▶ **Short exercise 1**:
Could you reproduce the part of the article on the stopgap funding bill that begins at the words "The Senate approved" and stops after the words "from the budget."?

▶ **Text extract**:
════════

Senate passes short-term government-funding measure that includes some easy cuts

The Senate approved another stopgap budget bill Thursday that would keep the federal government open until April 8. The measure, which had already passed the House, is expected to be signed by President Obama on Friday.
The bill would cut $6 billion in federal spending. That makes twice this month that lawmakers from both parties have agreed to slash billions from the budget.
But the measure did not get Democrats and Republicans any closer to agreeing on a larger deal to fund the government through September, the end of the fiscal year.
It just puts three more weeks on the clock.
“Patience is wearing thin on both sides with these stopgaps,” said Sen. Charles E. Schumer (N.Y.), the Senate’s No. 3 Democrat. “All signs point to this being the last one. Three weeks should be enough to negotiate a final deal.”
On Thursday, however, there were reasons to think it would not be.
For one of those three weeks, Congress will be on recess. And the two sides began their key negotiations with an argument — over how they should negotiate.
Schumer said that House Republicans should make the next move, by offering a proposal that’s closer to what Democrats will accept.
Republicans said the opposite.
“I again implore the president and Senate Democrats to give us an offer,” House Majority Leader Eric Cantor (Va.) said in a statement. He continued: “We cannot continue to fund the government with a series of band-aids.”
There was one sign of progress Thursday: Senate Democratic leaders said that White House staff members and aides to Senate Majority Leader Harry M. Reid (D-Nev.) and House Speaker John A. Boehner (R-Ohio) held a late-afternoon meeting on Wednesday to talk about the budget.
It is considered the opening round between Democrats — who have tried to use government spending to spur the economy — and tea party-minded Republicans who think that government spending is holding the economy back and that the answer is deep cuts.

════════

▶ **The records**:
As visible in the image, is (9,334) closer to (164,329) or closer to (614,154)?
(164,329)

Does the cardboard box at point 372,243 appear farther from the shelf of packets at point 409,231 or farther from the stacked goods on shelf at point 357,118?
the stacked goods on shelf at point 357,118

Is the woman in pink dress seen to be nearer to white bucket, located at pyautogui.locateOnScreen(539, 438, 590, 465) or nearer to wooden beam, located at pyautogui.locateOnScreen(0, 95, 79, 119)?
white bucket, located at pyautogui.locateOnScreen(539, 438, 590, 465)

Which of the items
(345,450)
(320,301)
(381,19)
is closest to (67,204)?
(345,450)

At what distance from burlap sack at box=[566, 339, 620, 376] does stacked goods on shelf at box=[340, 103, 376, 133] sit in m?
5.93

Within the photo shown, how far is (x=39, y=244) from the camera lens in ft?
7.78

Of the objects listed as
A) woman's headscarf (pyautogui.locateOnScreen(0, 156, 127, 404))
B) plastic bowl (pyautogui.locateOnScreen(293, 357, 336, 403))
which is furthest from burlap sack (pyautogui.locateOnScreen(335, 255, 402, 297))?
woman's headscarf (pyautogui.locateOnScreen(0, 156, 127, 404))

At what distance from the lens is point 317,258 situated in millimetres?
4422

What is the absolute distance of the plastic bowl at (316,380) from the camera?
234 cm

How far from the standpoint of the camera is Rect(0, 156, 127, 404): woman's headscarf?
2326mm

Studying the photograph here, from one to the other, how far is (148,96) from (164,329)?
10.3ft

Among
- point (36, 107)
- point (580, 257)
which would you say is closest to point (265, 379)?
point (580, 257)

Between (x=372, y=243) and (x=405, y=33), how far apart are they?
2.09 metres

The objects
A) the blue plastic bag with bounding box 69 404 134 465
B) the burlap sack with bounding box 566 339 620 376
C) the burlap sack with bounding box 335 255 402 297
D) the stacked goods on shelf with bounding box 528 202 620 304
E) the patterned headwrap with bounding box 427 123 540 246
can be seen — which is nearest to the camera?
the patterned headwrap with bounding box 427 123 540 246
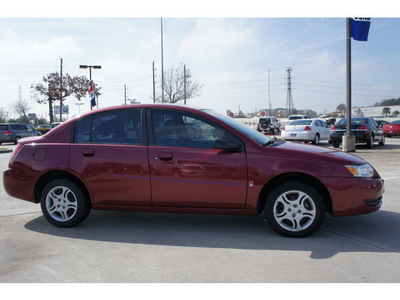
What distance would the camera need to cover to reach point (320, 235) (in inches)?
171

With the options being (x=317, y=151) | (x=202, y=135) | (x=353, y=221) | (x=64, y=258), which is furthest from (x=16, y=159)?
(x=353, y=221)

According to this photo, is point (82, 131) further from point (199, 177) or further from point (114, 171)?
point (199, 177)

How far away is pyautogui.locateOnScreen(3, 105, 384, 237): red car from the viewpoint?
419cm

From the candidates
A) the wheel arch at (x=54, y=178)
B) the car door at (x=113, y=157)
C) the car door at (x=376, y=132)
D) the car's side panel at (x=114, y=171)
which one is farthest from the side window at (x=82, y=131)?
the car door at (x=376, y=132)

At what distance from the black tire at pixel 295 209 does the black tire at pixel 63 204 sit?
238 centimetres

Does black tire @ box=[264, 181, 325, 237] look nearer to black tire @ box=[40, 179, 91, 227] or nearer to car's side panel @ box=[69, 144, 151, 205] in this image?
car's side panel @ box=[69, 144, 151, 205]

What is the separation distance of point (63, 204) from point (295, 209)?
2.96 m

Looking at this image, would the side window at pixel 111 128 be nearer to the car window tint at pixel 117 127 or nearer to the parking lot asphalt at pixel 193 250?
the car window tint at pixel 117 127

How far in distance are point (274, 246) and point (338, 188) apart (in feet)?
3.32

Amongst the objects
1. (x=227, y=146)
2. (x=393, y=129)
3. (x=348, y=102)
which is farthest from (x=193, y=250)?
(x=393, y=129)

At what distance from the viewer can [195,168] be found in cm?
432

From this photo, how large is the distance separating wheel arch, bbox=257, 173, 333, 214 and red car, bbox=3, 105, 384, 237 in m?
0.01

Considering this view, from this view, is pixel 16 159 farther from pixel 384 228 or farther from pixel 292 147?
pixel 384 228

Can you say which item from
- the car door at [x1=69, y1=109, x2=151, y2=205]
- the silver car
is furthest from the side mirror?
the silver car
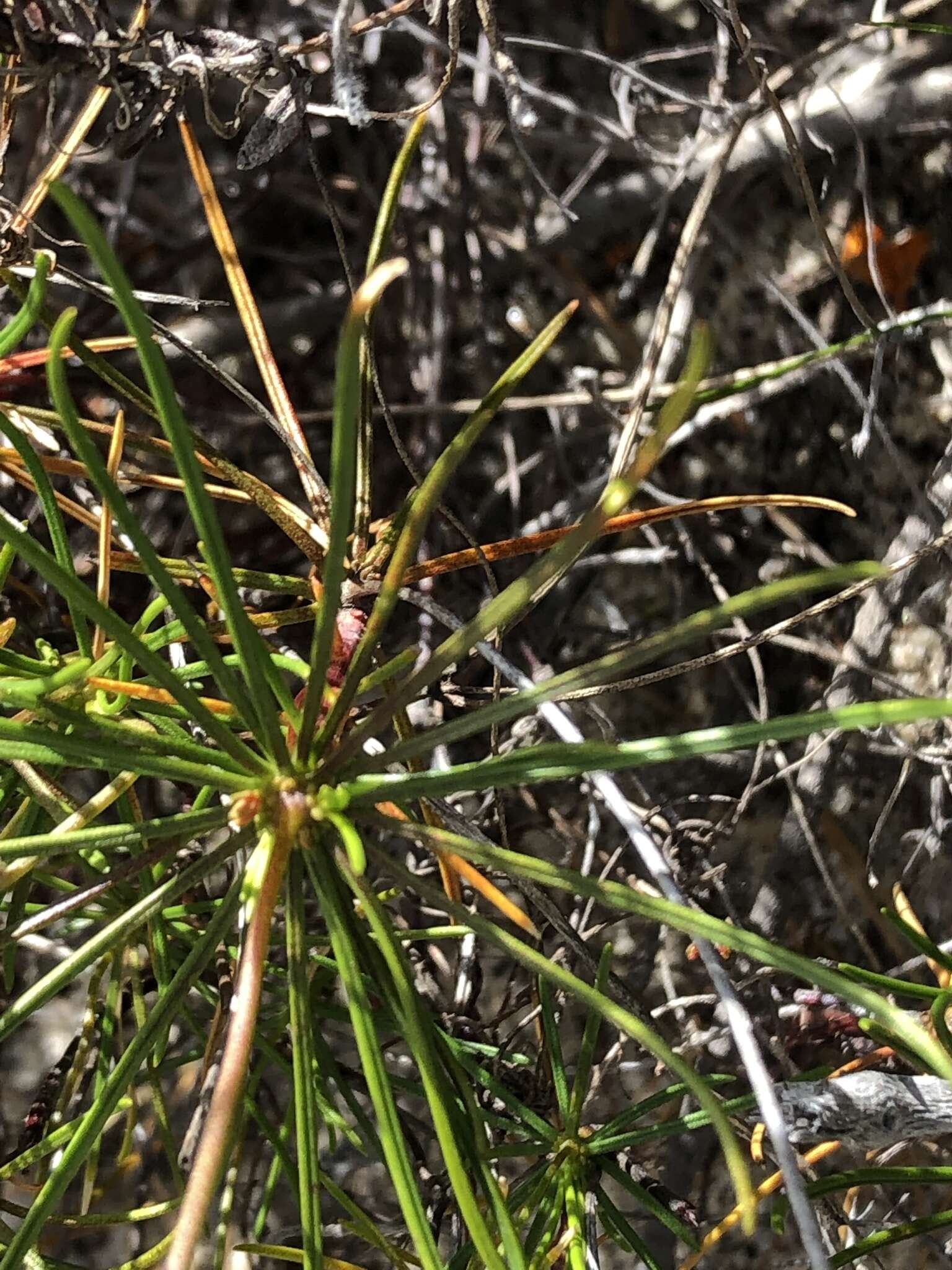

════════

▶ **Short exercise 2**:
Can you report every line in the listing above that contains the word "closest"?

▶ **Task answer 1**:
The Senate approved another stopgap budget bill Thursday that would keep the federal government open until April 8. The measure, which had already passed the House, is expected to be signed by President Obama on Friday.
The bill would cut $6 billion in federal spending. That makes twice this month that lawmakers from both parties have agreed to slash billions from the budget.

▶ **Task answer 2**:
is closest to (67,204)?
which would you say is closest to point (265, 379)?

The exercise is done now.